Given the same settings, the EnKF is able to optimize the network on the MNIST and letters datasets and achieve a performance above 96% and 85%. We investigated the activation values of different network layers by analyzing the distribution, mean and standard deviations over several iterations within one epoch. Further, we experimented with the number of ensembles and concluded that a larger ensemble size does not necessarily give a significant better performance as one could expect (Sect. 3.3). Additionally, we investigated how different initializations of the weights influence the overall learning performance. Our study didn’t focus on reaching state of the art classification accuracy. Regarding solely the classification performance we refer to  [8, 18]. Due to the fast convergence of the EnKF the network was able to perform on the MNIST dataset already after 500 iterations. The fast convergence on the other hand may be problematic if the method is stuck in a local minimum and exploration of other possible minima is desirable. To counteract this issue it is possible to add noise to the ensembles in every update step as it was suggested in [18]. Another approach would be to adapt the scaling \(\gamma \) of the covariance matrix \(\mathbf {\varGamma }\) dynamically (see Eq. 3).
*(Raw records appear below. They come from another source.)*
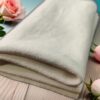 a folded white towel with pink roses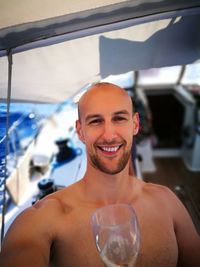 Portrait of shirtless man holding wineglass while standing in boat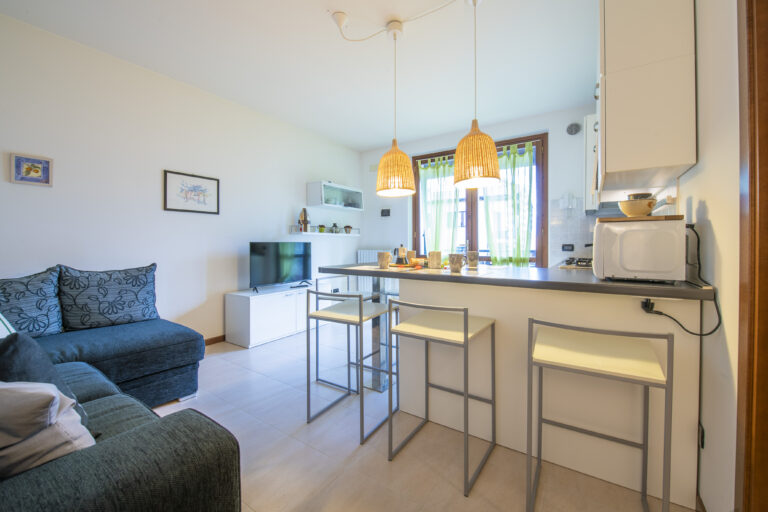 Sala de estar con sofá azul, barra de cocina con taburetes, lámparas colgantes, televisor y ventana con cortinas verdes.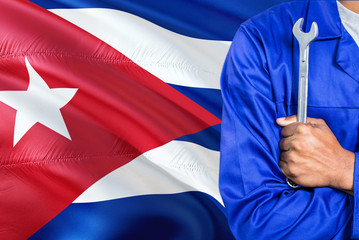 Cuban Mechanic in blue uniform is holding wrench against waving Cuba flag background. Crossed arms technician.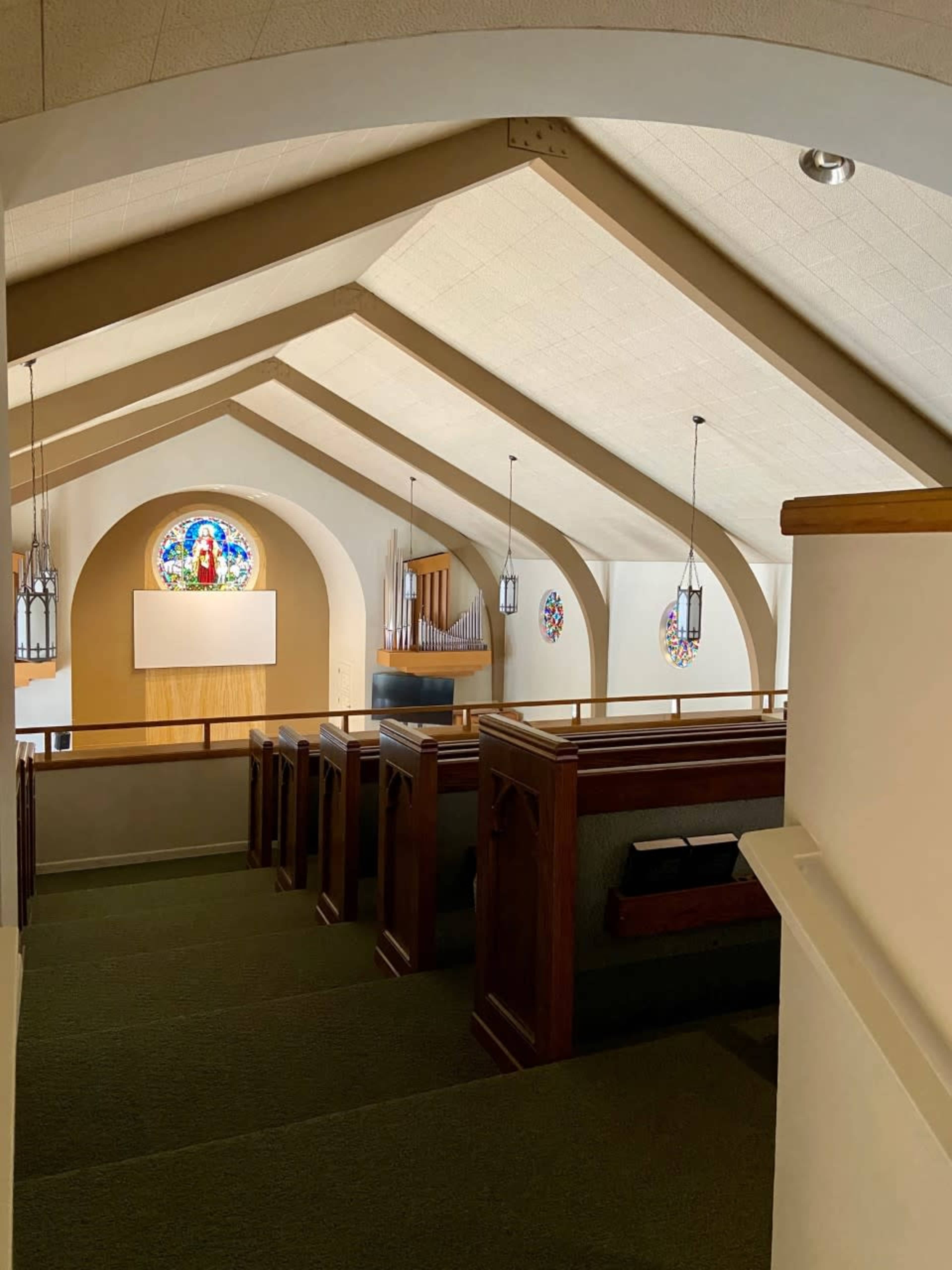 The interior of a church featuring wooden pews, a large decorative window, and an organ in the background.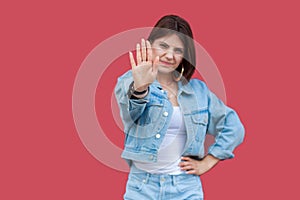 Portrait of warning beautiful brunette young woman with makeup in denim casual style standing with hand on waist and looking at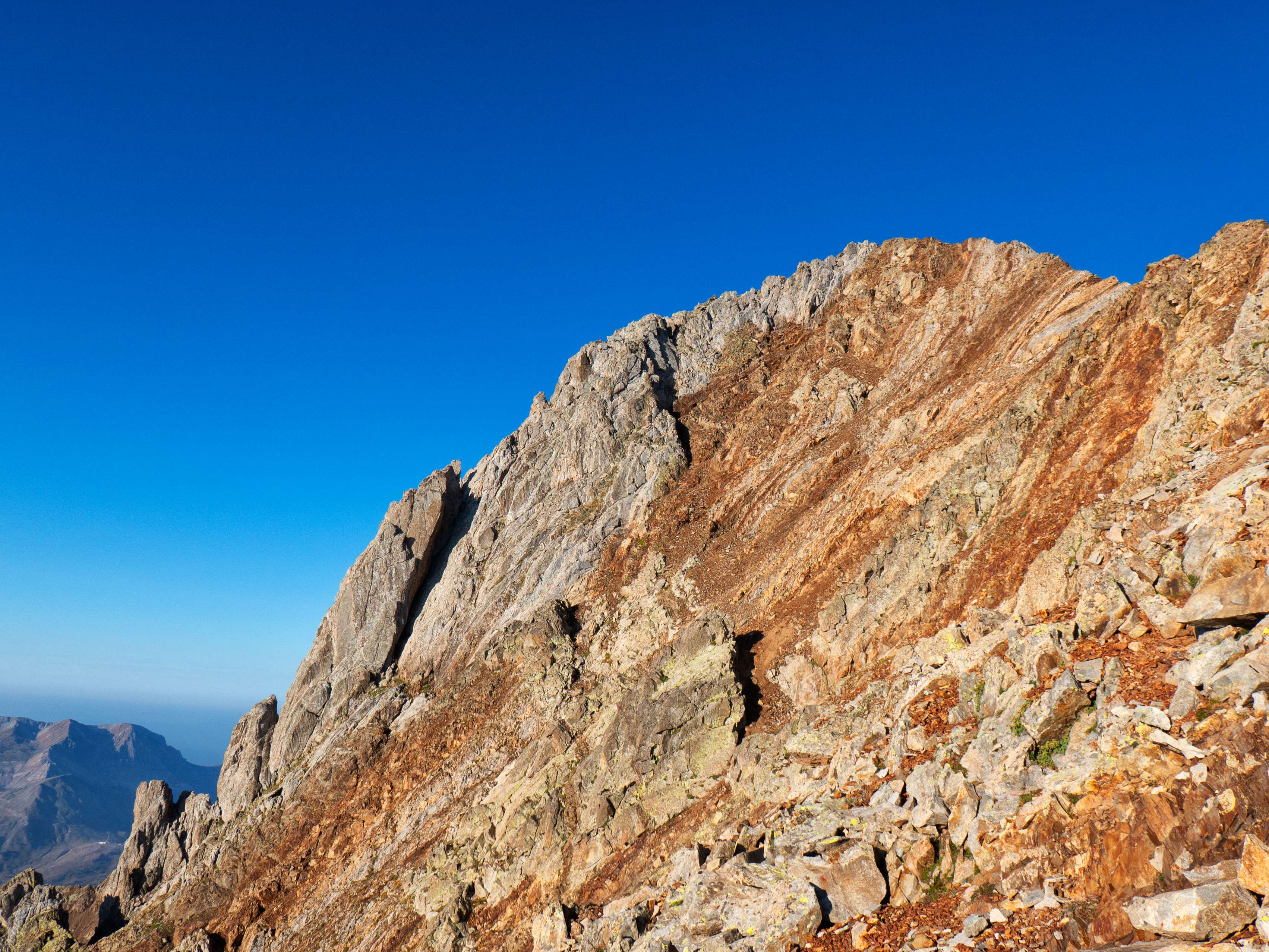 Sobre los 2.900 metros, la canal desemboca en la cresta cimera de la Aguja de Pondiellos, cuya agreste cumbre ya vemos en lo alto de una podrida ladera metamórfica. A partir de aquí y hasta el Garmo Negro, la calidad de la roca se torna deleznable, lo que aporta la dificultad quizás más marcada de la ruta. Aunque los pasos de trepada nunca sean complicados para el montañero acostumbrado a este tipo de terreno, que toda la roca que toques con las manos y los pies se desmenuce ante el más mínimo contacto no da mucha seguridad.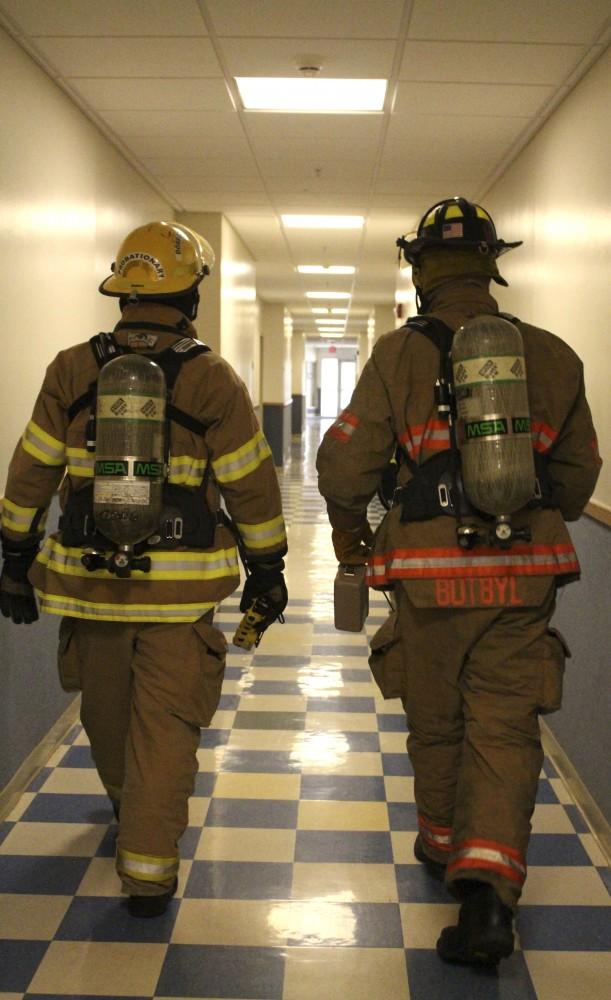 GVL/Audra Gamble 
Eleven different emergency response teams practice a radiology drill Tuesday, April 18, 2015 at Grand Valley State University's Allendale Campus. The drills tooks place within North B living center near the entrance to campus.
To dynamically change the number of iterations, repetitions and ensembles we extended the setting with an adaptive algorithm to modify parameters depending on the test errors.

Our approach provides an alternative to optimization of multilayered neural networks which can overcome the problems introduced by different activation functions and initialization settings. This opens new avenues in research of the benefits of using these activation functions and initializations. It also provides a basis for new research on gradient free alternatives to optimize learning in neural networks.

In training neural networks there is a large number of variables which can affect the results. In our work we have chosen a narrow set of parameters to explore, while leaving everything else fixed. This approach allows us to control the conclusions we draw from these experiments. We consider our work a first step into exploring setups where using the EnKF can be beneficial and maybe even a unique option to deal with specific problems of interest to the scientific community.